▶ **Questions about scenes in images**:
[Begin]
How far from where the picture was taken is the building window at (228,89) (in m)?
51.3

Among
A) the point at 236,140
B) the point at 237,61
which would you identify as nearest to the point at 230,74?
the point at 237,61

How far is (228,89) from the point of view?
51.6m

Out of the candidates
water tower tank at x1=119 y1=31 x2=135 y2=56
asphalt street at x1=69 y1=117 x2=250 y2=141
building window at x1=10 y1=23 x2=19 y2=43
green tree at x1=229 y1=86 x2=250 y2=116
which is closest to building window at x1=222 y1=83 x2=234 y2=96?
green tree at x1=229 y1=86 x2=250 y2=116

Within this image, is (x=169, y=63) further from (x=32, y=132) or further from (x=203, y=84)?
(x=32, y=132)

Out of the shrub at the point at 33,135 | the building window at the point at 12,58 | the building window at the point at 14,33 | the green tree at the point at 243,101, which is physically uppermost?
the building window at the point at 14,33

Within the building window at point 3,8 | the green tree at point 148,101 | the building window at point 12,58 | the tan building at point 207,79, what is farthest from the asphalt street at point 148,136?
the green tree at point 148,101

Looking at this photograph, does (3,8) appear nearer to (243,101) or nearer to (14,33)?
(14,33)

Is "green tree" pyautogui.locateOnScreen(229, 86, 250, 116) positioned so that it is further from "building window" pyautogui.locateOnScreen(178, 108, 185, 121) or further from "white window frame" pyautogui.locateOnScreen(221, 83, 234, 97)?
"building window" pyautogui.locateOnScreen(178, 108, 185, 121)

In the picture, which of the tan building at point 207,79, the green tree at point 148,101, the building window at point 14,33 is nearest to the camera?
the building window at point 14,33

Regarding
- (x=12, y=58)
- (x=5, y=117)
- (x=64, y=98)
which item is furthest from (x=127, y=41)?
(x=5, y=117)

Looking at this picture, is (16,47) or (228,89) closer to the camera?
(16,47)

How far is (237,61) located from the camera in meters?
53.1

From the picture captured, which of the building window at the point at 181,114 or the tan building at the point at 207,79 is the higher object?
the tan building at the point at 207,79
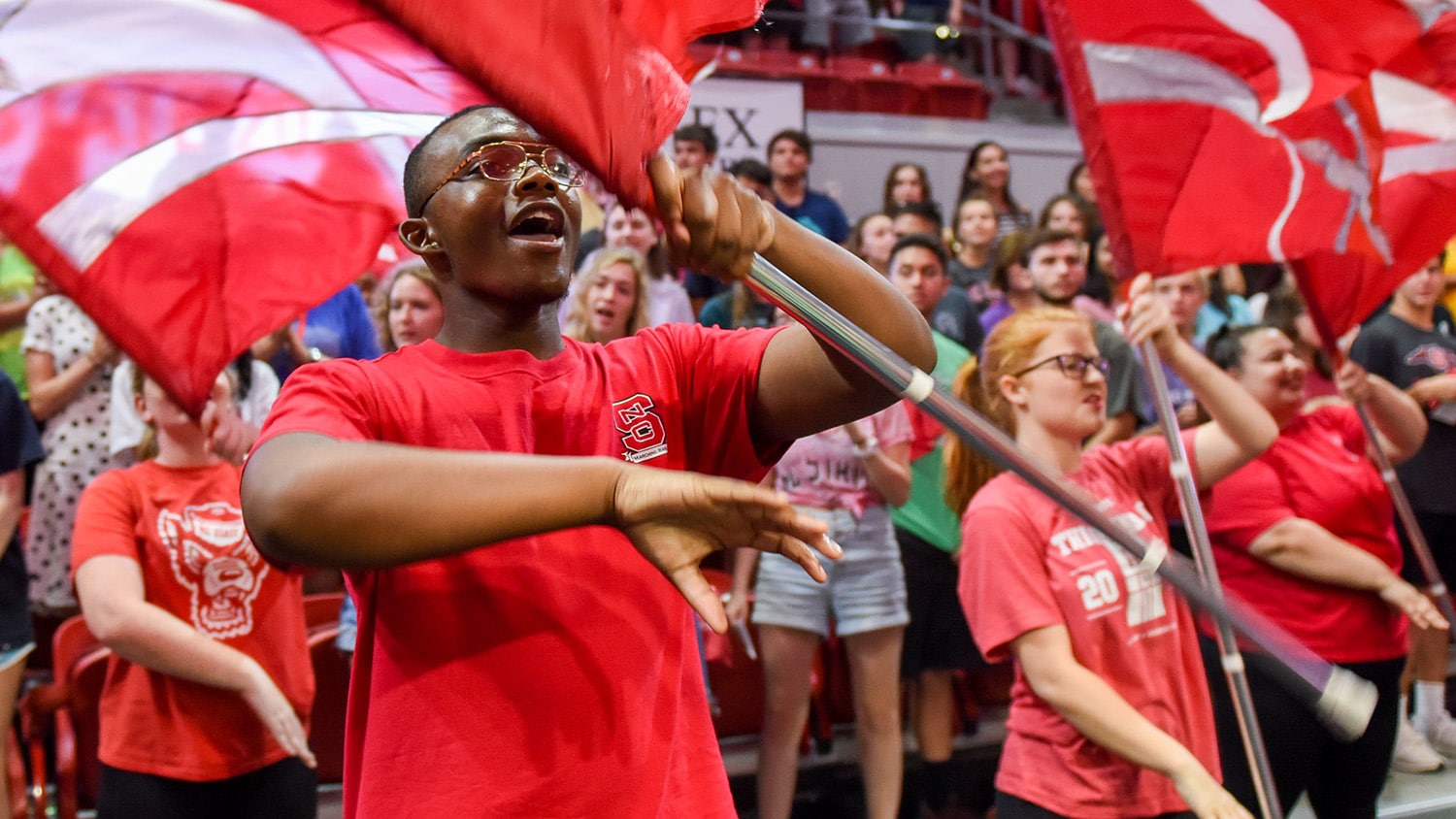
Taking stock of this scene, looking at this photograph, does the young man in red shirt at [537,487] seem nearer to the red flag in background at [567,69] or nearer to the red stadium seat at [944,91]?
the red flag in background at [567,69]

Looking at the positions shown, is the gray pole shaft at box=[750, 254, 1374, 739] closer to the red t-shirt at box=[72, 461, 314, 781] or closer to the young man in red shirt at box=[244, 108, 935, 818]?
the young man in red shirt at box=[244, 108, 935, 818]

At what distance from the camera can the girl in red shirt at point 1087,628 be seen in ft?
8.92

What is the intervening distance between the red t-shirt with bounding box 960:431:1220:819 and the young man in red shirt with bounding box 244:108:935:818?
1132mm

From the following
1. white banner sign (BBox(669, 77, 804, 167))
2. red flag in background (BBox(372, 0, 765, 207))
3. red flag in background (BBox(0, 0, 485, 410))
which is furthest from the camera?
white banner sign (BBox(669, 77, 804, 167))

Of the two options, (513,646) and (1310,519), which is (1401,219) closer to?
(1310,519)

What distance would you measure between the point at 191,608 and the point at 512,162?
6.90ft

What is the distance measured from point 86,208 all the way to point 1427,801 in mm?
4975

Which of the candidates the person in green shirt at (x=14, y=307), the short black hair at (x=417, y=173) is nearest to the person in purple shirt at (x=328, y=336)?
the person in green shirt at (x=14, y=307)

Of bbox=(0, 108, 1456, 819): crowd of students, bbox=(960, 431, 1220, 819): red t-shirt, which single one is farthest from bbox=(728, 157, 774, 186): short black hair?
bbox=(960, 431, 1220, 819): red t-shirt

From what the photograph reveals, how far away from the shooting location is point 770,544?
1373 mm

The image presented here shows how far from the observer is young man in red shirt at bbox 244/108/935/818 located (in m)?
1.34

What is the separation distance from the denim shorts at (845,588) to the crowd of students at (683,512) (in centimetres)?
1

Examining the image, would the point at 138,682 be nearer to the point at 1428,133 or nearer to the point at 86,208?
the point at 86,208

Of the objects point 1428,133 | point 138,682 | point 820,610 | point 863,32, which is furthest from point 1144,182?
point 863,32
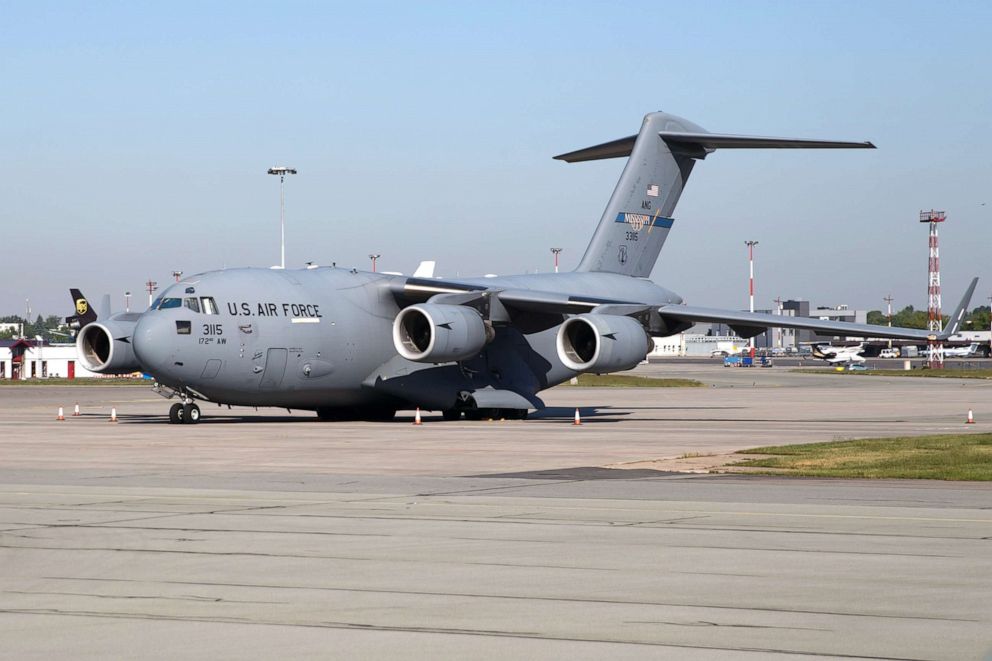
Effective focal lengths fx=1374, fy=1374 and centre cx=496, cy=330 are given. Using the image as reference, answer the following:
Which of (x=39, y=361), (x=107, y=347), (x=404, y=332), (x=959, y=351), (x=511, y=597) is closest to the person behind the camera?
(x=511, y=597)

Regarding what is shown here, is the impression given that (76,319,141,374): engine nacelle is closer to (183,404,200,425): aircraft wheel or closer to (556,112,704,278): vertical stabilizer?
(183,404,200,425): aircraft wheel

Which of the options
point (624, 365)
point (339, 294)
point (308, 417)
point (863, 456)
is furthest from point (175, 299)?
point (863, 456)

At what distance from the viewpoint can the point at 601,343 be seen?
1266 inches

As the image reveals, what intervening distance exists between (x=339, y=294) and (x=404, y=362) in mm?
2358

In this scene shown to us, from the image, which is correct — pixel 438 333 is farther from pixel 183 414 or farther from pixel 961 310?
pixel 961 310

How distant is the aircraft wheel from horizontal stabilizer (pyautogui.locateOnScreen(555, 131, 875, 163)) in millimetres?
12977

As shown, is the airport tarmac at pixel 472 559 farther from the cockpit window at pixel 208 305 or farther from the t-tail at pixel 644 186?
the t-tail at pixel 644 186

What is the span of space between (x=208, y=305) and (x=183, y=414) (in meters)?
3.03

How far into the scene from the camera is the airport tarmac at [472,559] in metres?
7.61

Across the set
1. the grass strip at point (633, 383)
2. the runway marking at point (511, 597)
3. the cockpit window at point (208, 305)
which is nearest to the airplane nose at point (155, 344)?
the cockpit window at point (208, 305)

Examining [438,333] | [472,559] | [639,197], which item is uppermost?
[639,197]

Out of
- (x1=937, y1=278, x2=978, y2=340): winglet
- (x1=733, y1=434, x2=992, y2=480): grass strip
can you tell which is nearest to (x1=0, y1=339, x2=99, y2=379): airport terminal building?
(x1=937, y1=278, x2=978, y2=340): winglet

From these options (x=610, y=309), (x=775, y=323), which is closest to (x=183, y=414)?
(x=610, y=309)

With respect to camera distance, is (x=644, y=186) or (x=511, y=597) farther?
(x=644, y=186)
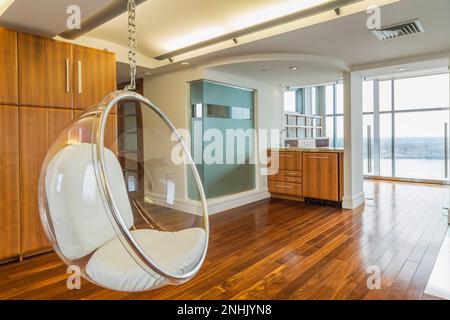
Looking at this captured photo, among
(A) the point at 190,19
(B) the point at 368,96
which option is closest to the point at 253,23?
(A) the point at 190,19

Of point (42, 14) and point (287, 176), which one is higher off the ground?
point (42, 14)

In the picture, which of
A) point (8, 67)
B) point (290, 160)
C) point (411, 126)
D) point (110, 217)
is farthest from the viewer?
point (411, 126)

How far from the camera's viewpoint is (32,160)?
2711mm

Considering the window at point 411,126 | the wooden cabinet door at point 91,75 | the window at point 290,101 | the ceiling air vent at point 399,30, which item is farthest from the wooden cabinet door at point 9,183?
the window at point 411,126

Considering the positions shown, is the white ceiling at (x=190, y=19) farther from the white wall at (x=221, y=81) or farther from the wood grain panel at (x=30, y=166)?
the wood grain panel at (x=30, y=166)

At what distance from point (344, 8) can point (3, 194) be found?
3.49 m

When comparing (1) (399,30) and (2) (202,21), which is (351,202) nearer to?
(1) (399,30)

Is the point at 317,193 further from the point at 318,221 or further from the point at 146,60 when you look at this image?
the point at 146,60

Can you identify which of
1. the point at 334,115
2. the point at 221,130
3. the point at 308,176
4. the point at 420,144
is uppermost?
the point at 334,115

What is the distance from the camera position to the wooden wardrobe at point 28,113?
255cm

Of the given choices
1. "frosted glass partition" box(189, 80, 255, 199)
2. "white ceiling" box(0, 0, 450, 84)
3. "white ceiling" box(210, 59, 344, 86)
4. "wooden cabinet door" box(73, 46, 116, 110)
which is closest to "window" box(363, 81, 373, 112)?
"white ceiling" box(210, 59, 344, 86)

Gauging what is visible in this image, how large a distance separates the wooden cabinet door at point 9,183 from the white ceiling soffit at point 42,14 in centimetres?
72

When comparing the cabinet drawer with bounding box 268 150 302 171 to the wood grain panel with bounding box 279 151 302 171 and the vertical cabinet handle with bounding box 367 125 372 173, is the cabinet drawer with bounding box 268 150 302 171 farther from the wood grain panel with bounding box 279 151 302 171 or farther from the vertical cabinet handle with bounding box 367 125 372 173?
the vertical cabinet handle with bounding box 367 125 372 173

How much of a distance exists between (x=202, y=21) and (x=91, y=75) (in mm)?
1329
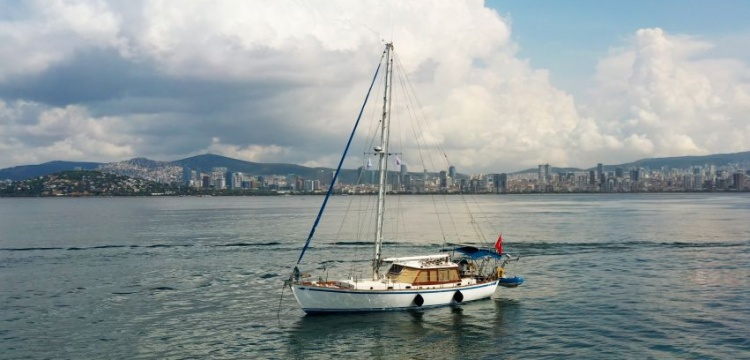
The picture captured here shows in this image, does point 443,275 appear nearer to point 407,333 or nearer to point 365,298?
point 365,298

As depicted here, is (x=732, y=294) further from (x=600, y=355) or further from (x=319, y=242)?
(x=319, y=242)

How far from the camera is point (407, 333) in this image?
43438mm

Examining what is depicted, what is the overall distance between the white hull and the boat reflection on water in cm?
60

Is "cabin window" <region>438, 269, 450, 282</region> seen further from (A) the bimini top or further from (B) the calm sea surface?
(A) the bimini top

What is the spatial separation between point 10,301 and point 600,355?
163 feet

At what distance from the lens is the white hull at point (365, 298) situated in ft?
154

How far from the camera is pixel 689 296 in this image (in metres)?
53.9

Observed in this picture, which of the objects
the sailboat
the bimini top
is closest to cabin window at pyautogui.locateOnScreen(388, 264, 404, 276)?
the sailboat

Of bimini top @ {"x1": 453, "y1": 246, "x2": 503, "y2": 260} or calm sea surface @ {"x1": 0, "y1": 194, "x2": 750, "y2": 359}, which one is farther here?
bimini top @ {"x1": 453, "y1": 246, "x2": 503, "y2": 260}

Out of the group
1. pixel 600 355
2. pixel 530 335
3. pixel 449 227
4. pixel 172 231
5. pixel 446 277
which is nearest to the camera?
pixel 600 355

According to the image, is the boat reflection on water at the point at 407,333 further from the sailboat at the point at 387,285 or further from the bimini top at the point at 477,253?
the bimini top at the point at 477,253

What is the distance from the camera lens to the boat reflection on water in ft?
129

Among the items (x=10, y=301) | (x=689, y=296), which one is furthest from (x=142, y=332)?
(x=689, y=296)

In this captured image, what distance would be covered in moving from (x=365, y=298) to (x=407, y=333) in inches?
217
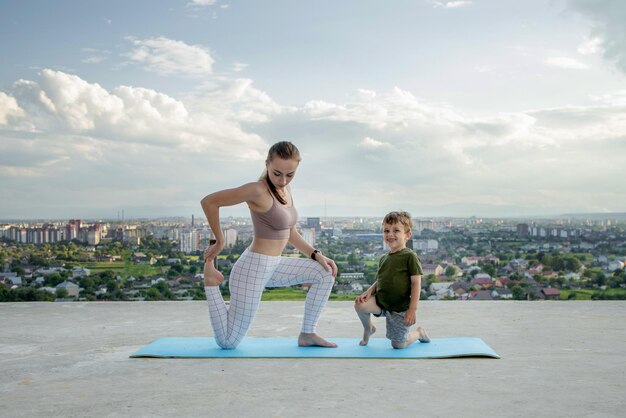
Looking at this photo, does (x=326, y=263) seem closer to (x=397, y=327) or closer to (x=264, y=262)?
(x=264, y=262)

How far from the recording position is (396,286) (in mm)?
4250

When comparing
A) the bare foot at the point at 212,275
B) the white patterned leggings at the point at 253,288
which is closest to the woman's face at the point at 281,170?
the white patterned leggings at the point at 253,288

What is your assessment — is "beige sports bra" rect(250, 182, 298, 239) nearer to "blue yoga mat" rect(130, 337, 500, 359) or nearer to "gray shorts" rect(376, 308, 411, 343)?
"blue yoga mat" rect(130, 337, 500, 359)

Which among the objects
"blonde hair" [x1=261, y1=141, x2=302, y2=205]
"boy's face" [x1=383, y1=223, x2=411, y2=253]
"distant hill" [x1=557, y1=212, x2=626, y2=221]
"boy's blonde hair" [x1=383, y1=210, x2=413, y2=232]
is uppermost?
"blonde hair" [x1=261, y1=141, x2=302, y2=205]

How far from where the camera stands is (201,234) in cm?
981

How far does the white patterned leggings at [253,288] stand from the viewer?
416 centimetres

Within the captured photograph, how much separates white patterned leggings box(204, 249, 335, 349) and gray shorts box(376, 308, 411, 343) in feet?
1.47

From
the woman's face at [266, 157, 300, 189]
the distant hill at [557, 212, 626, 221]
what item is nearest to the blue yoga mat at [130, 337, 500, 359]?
the woman's face at [266, 157, 300, 189]

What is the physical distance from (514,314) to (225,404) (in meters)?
3.82

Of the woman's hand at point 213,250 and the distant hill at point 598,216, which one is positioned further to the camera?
the distant hill at point 598,216

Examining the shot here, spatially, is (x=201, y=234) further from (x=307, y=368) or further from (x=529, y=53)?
(x=307, y=368)

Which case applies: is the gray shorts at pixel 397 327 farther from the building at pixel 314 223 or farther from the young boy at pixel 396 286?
the building at pixel 314 223

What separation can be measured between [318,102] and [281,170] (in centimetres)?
474

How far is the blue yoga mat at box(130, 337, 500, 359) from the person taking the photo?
13.3 feet
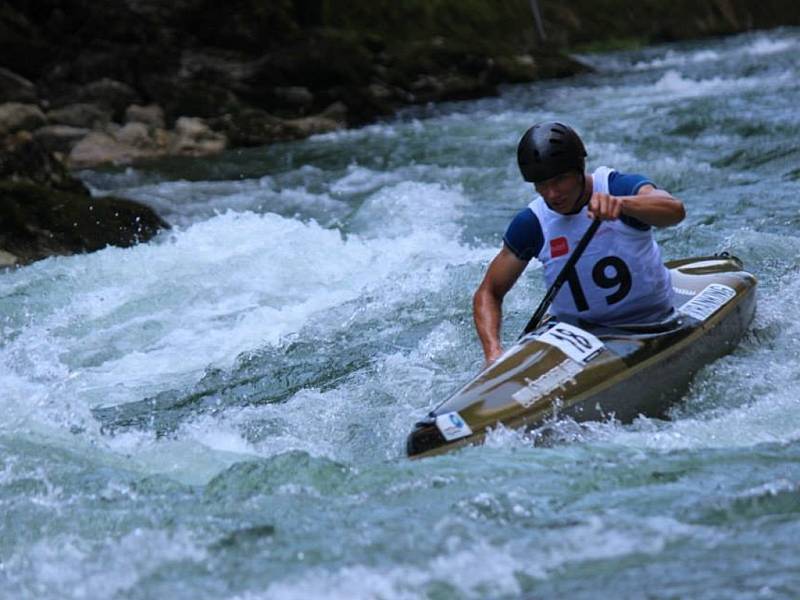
[End]
▶ **Set problem**: Reproduce verbatim the data from the line containing "What is your" through the line containing "416 centimetres", with both of those lines included.

▶ **Complete output**:
What is your assessment — is "beige sports bra" rect(250, 182, 298, 239) nearer to "blue yoga mat" rect(130, 337, 500, 359) or nearer to "gray shorts" rect(376, 308, 411, 343)?
"blue yoga mat" rect(130, 337, 500, 359)

Which among the objects
"blonde hair" [x1=261, y1=141, x2=302, y2=205]
"boy's face" [x1=383, y1=223, x2=411, y2=253]
"distant hill" [x1=557, y1=212, x2=626, y2=221]
"boy's blonde hair" [x1=383, y1=210, x2=413, y2=232]
is uppermost?
"blonde hair" [x1=261, y1=141, x2=302, y2=205]

How far from where the camera stands is (201,234) in cm?
981

How far does the white patterned leggings at [253,288] stand from the viewer?
416 centimetres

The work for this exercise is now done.